Structured Data in 2020
Published 10 January, 2020; last updated on 15 May, 2020.
Structured data is a way to describe a web page so it’s easier for a computer to read it. Normally, this is so search engines are able to show rich data about your page.
The last time I thought about embedding structured data in a web page, Microformats were a new, exciting idea. I was horrified to discover that was almost fifteen years ago! The web has changed a lot since then, so I had lots to re-learn about this topic.
The most confusing thing to me was understanding the separation of vocabularies (the schema for data) and encodings (the structure of the data).
Vocabularies
Vocabularies are analogous to a database schema. A vocabulary is list of field names and expected data types for that field.
Schema.org is an organisation backed by the big players in the search industry. It defines vocabularies for all sorts of things.
::::::
SET TASK A
According to the structured data article, why did the author have a lot to re-learn about embedding structured data in a web page?

Stored entries
::::::
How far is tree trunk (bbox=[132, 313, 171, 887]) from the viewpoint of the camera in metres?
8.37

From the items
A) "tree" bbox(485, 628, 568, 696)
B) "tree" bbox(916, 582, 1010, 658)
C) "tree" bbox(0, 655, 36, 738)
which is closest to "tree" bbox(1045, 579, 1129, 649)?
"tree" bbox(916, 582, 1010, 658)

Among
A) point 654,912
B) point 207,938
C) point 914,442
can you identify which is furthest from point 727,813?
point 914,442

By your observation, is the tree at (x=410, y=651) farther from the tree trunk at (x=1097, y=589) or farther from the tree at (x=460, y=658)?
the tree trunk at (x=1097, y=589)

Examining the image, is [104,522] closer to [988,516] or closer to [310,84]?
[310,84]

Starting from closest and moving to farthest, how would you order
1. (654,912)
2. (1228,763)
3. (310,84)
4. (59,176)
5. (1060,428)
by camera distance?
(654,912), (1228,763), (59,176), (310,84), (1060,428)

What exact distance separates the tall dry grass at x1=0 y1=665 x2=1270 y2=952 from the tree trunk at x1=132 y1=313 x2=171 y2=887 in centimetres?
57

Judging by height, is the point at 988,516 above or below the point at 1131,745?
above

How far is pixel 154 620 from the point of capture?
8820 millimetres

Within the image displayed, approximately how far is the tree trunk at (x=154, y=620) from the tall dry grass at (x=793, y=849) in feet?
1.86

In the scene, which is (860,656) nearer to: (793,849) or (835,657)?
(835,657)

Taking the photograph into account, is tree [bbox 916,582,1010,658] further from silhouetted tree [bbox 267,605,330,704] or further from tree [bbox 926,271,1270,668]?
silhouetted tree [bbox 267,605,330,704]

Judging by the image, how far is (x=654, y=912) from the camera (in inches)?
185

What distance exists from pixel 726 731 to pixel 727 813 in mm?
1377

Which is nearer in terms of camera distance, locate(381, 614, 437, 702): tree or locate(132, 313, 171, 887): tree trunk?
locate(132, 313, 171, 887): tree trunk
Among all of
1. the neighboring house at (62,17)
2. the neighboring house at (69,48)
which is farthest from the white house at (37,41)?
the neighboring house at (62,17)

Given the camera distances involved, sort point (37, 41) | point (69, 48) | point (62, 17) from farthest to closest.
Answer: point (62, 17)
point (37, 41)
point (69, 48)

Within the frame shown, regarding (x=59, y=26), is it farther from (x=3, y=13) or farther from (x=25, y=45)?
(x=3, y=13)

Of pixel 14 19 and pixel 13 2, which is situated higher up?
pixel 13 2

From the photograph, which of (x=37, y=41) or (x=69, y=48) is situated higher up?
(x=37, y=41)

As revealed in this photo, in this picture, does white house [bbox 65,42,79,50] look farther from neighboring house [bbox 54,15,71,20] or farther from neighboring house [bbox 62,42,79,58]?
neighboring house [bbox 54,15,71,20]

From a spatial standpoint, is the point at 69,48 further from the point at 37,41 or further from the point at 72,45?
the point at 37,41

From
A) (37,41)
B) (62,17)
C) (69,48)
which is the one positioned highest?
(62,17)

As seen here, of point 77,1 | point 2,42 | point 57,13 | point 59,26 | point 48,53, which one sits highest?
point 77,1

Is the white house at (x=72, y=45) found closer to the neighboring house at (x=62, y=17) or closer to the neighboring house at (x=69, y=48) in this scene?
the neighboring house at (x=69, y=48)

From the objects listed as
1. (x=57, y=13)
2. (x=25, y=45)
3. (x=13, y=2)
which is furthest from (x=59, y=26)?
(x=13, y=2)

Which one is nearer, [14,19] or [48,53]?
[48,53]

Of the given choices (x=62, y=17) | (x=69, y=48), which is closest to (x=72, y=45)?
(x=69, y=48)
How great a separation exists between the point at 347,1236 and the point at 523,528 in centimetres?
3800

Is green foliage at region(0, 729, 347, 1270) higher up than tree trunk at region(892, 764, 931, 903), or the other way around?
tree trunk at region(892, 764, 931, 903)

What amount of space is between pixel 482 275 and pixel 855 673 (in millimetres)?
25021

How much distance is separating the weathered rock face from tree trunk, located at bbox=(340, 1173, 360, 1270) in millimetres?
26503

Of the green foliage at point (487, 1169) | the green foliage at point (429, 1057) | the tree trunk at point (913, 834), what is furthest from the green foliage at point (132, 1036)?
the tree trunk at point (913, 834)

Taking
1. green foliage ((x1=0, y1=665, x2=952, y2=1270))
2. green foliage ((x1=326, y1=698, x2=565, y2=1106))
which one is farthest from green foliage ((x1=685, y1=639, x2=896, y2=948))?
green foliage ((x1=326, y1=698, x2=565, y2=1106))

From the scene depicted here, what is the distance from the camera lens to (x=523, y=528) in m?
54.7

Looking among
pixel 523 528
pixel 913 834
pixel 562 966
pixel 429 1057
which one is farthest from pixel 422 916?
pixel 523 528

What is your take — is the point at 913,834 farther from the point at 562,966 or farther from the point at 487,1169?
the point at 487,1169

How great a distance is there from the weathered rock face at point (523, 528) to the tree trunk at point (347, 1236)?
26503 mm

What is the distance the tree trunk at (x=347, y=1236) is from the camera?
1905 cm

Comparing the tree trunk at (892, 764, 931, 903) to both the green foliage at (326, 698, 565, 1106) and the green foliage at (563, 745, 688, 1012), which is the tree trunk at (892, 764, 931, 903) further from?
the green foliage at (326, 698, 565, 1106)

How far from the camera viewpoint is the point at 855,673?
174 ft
::::::
SET TASK B
Collect every line of the entries that contains the string "centimetres", treating case as significant.

WORKED SOLUTION A
The last time the author had thought about it, Microformats were a new idea, and that was almost fifteen years earlier. Since then the web has changed a lot, so the author had much to re-learn.

WORKED SOLUTION B
What exact distance separates the tall dry grass at x1=0 y1=665 x2=1270 y2=952 from the tree trunk at x1=132 y1=313 x2=171 y2=887 in centimetres?
How great a separation exists between the point at 347,1236 and the point at 523,528 in centimetres?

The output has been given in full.